Quelle que soit leur fonction, les signes sont figuratifs : ils représentent quelque chose de tangible, fréquemment aisément reconnaissable, même pour quelqu'un qui ignore le sens du signe. En effet, pour le dessin des hiéroglyphes, les Égyptiens s'inspirèrent de leur environnement : objets de la vie quotidienne, animaux, plantes, parties du corps. À l'époque de l'Ancien, du Moyen et du Nouvel Empire, il existait à peu près sept cents signes hiéroglyphiques, tandis qu'à l'époque gréco-romaine, on en dénombrait plus de six mille.
Les hiéroglyphes furent gravés sur pierre ou bien, dans le cas de l'écriture hiératique, tracés au calame ainsi qu'à l'encre sur un support moins durable.
L'utilisation des hiéroglyphes gravés se limitait aux domaines où l'esthétique et/ou la valeur magique des mots avaient de l'importance : formules d'offrandes et fresques funéraires, textes religieux, inscriptions officielles.
L'écriture hiératique en est la forme cursive. Réservée aux documents administratifs ainsi qu'aux documents privés, elle avait pour support le papyrus, les ostraca (tessons de poterie ou de calcaire), le parchemin ou encore des tablettes de bois. Les égyptologues la distinguent des hiéroglyphes nommés linéaires, qui furent peints sur les sarcophages en bois et les papyrus des «Livres des morts». Les hiéroglyphes linéaires conservent davantage l'aspect figuratif des hiéroglyphes gravés, mais furent tracés avec moins de précision que ces derniers.

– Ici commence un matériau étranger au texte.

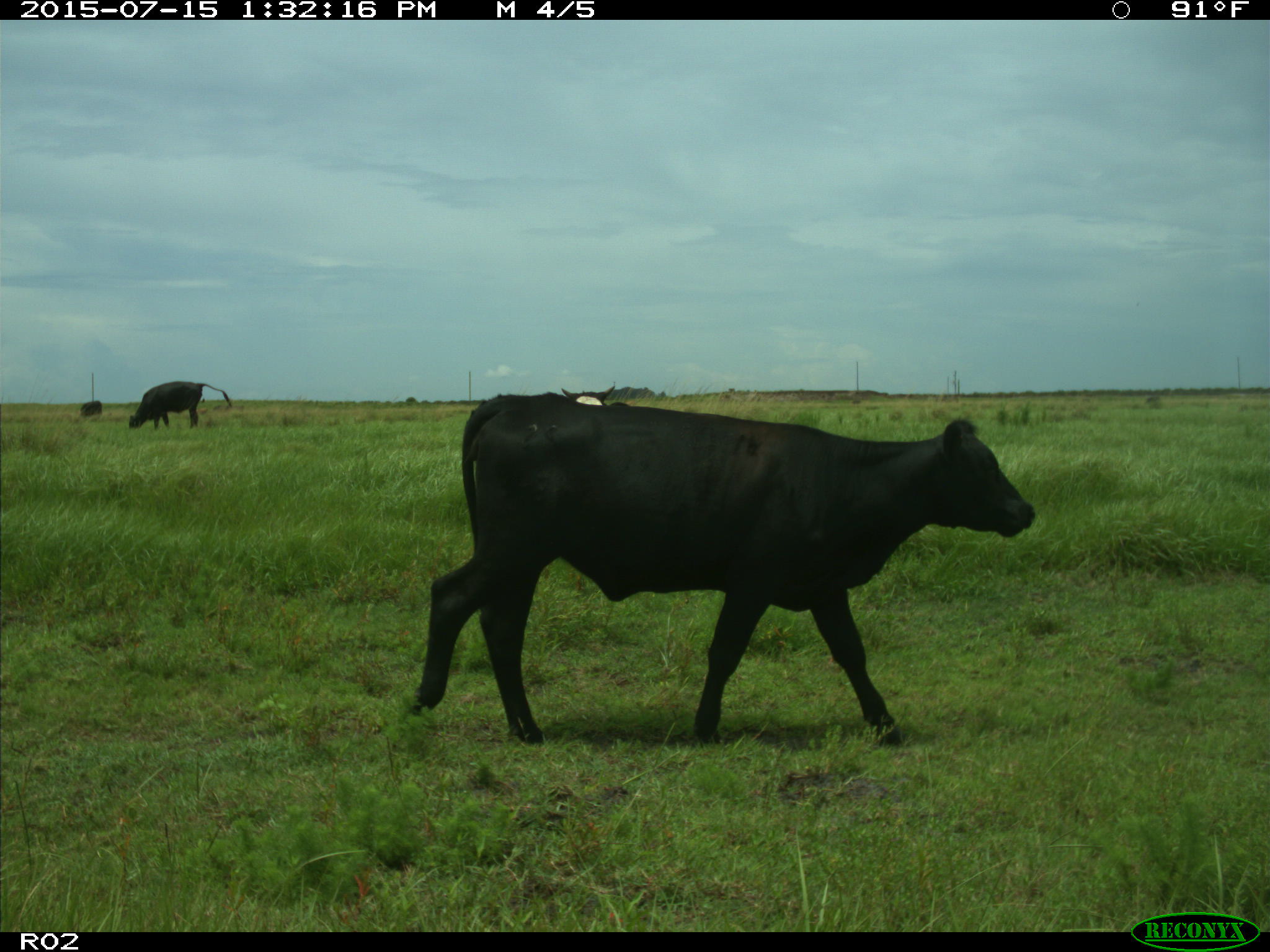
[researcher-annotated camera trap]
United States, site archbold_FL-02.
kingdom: Animalia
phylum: Chordata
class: Mammalia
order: Artiodactyla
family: Bovidae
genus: Bos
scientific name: Bos taurus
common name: domestic cow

À partir de l'époque saïte (XXVIe dynastie), l'hiératique fut partiellement supplanté par une nouvelle cursive, le démotique. C'est une simplification extrême de l'écriture hiératique, réservée aux actes administratifs ainsi qu'aux documents de la vie courante, d'où son nom d'écriture «populaire». L'hiératique n'était alors plus utilisé que pour consigner des textes religieux ou sacerdotaux, conjointement avec les hiéroglyphes, d'où son nom d'écriture «sacerdotale». À l'époque ptolémaïque, le grec s'imposa de plus en plus comme langue administrative : à partir de -146 les contrats rédigés seulement en démotique avaient perdu toute valeur légale.
Le copte est le dernier stade de la langue et de l'écriture égyptiennes. Il est toujours utilisé aujourd'hui, mais seulement comme langue liturgique. Il s'écrit au moyen de l'alphabet grec auquel on a ajouté sept caractères démotiques pour transcrire les sons étrangers au grec.

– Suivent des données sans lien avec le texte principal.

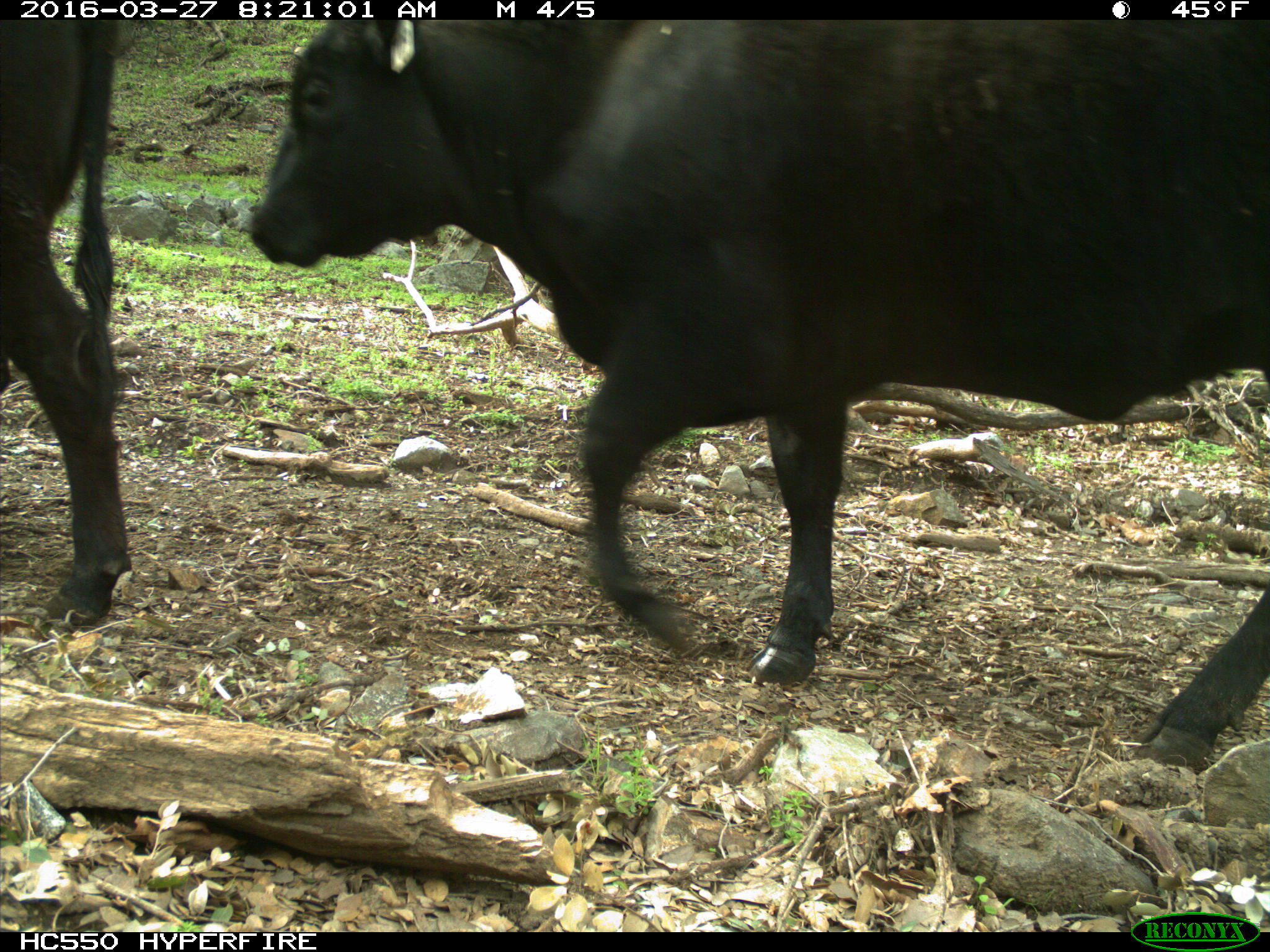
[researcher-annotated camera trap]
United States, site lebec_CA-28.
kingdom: Animalia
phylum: Chordata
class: Mammalia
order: Artiodactyla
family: Bovidae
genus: Bos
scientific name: Bos taurus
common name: domestic cow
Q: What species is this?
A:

L'écriture égyptienne n'est plus utilisée aujourd'hui pour écrire quelque langue moderne que ce soit. Cependant, selon certains chercheurs, c'est elle qui, via le proto-sinaïtique, aurait donné naissance à l'alphabet phénicien, lequel, à son tour, sera à l'origine des alphabets hébreu, araméen et grec, par conséquent des caractères latins et cyrilliques[8].
Le dispositif d'écriture
Les hiéroglyphes gravés sont tous, ou peu s'en faut, figuratifs : ils représentent des éléments réels ou imaginaires, quelquefois stylisés et simplifiés, mais idéalement reconnaissables dans la majorité des cas.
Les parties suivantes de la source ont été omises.